■ **Task objective**: To complete the exercise, write out all the data exactly.

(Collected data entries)
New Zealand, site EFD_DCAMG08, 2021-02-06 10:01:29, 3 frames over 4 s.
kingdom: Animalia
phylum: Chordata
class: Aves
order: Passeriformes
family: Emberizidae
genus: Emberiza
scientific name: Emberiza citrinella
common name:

■ **Answer section**:
New Zealand, site EFD_DCAMG08, 2021-02-06 10:01:29, 3 frames over 4 s.
kingdom: Animalia
phylum: Chordata
class: Aves
order: Passeriformes
family: Emberizidae
genus: Emberiza
scientific name: Emberiza citrinella
common name:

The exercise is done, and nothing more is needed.